自分の体質に合わない食べ物は、体内で毒に変わります。
その毒が皮膚を通じて熱を放出している状態がアトピーです。
皮膚科では、このように放出される毒や発散している熱を疾患と定義し、免疫細胞がこれ以上放出しないように抑制する方法が用いられます。
それが、免疫抑制剤として知られる抗ヒスタミン剤、抗生物質、ステロイドです。
一時的に抑制することはできても、体質に合わない食べ物を変えない限り、アトピーの症状は繰り返されます。
逆に、金(きん)体質の方は、肉食や脂っこいもの、粉類の食べ物を摂取することでアトピーが発症します。

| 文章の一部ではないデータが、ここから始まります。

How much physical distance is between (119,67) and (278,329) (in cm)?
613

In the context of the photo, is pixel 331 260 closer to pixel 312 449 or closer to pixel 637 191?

つまり、自分に合う食べ物と合わない食べ物を見極めるために、遺伝子解析と体質診断は必須です。
さて、ご家族や周囲の方が原因不明の病で苦しんでいる場合、治療よりも客観的な体質診断が優先されます。
より健康的な生活、薬を飲まない生活を望むのであれば、第一ステップは自分の体質を確定することです。